- _The data_:
/---

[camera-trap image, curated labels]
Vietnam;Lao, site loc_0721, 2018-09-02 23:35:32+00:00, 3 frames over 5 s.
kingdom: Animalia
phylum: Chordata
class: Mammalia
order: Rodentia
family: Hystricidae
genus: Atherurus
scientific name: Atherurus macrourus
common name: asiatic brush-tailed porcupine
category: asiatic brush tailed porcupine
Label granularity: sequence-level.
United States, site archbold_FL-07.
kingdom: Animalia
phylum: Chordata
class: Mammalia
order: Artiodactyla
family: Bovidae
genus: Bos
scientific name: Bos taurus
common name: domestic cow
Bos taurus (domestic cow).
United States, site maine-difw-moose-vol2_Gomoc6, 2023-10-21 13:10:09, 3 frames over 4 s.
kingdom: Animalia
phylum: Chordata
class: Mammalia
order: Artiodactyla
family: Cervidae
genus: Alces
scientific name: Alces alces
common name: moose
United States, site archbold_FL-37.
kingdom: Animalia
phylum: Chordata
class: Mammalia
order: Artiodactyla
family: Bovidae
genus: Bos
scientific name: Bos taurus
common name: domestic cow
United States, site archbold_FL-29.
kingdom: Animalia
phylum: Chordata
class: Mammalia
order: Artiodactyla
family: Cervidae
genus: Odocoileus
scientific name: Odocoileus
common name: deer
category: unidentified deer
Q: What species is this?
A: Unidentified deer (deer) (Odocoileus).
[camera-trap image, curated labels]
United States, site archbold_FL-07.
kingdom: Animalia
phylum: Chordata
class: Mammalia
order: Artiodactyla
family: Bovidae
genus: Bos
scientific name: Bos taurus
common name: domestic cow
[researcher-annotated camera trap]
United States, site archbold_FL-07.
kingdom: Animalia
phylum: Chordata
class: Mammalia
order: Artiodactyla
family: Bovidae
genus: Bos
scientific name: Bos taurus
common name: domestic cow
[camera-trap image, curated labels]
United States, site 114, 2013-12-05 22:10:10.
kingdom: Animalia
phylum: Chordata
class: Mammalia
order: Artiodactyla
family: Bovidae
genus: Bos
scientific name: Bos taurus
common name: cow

\---

- _Exercise instructions_: The answer consists of the whole listing, restated exactly.

- _Result below_:
[camera-trap image, curated labels]
Vietnam;Lao, site loc_0721, 2018-09-02 23:35:32+00:00, 3 frames over 5 s.
kingdom: Animalia
phylum: Chordata
class: Mammalia
order: Rodentia
family: Hystricidae
genus: Atherurus
scientific name: Atherurus macrourus
common name: asiatic brush-tailed porcupine
category: asiatic brush tailed porcupine
Label granularity: sequence-level.
United States, site archbold_FL-07.
kingdom: Animalia
phylum: Chordata
class: Mammalia
order: Artiodactyla
family: Bovidae
genus: Bos
scientific name: Bos taurus
common name: domestic cow
Bos taurus (domestic cow).
United States, site maine-difw-moose-vol2_Gomoc6, 2023-10-21 13:10:09, 3 frames over 4 s.
kingdom: Animalia
phylum: Chordata
class: Mammalia
order: Artiodactyla
family: Cervidae
genus: Alces
scientific name: Alces alces
common name: moose
United States, site archbold_FL-37.
kingdom: Animalia
phylum: Chordata
class: Mammalia
order: Artiodactyla
family: Bovidae
genus: Bos
scientific name: Bos taurus
common name: domestic cow
United States, site archbold_FL-29.
kingdom: Animalia
phylum: Chordata
class: Mammalia
order: Artiodactyla
family: Cervidae
genus: Odocoileus
scientific name: Odocoileus
common name: deer
category: unidentified deer
Q: What species is this?
A: Unidentified deer (deer) (Odocoileus).
[camera-trap image, curated labels]
United States, site archbold_FL-07.
kingdom: Animalia
phylum: Chordata
class: Mammalia
order: Artiodactyla
family: Bovidae
genus: Bos
scientific name: Bos taurus
common name: domestic cow
[researcher-annotated camera trap]
United States, site archbold_FL-07.
kingdom: Animalia
phylum: Chordata
class: Mammalia
order: Artiodactyla
family: Bovidae
genus: Bos
scientific name: Bos taurus
common name: domestic cow
[camera-trap image, curated labels]
United States, site 114, 2013-12-05 22:10:10.
kingdom: Animalia
phylum: Chordata
class: Mammalia
order: Artiodactyla
family: Bovidae
genus: Bos
scientific name: Bos taurus
common name: cow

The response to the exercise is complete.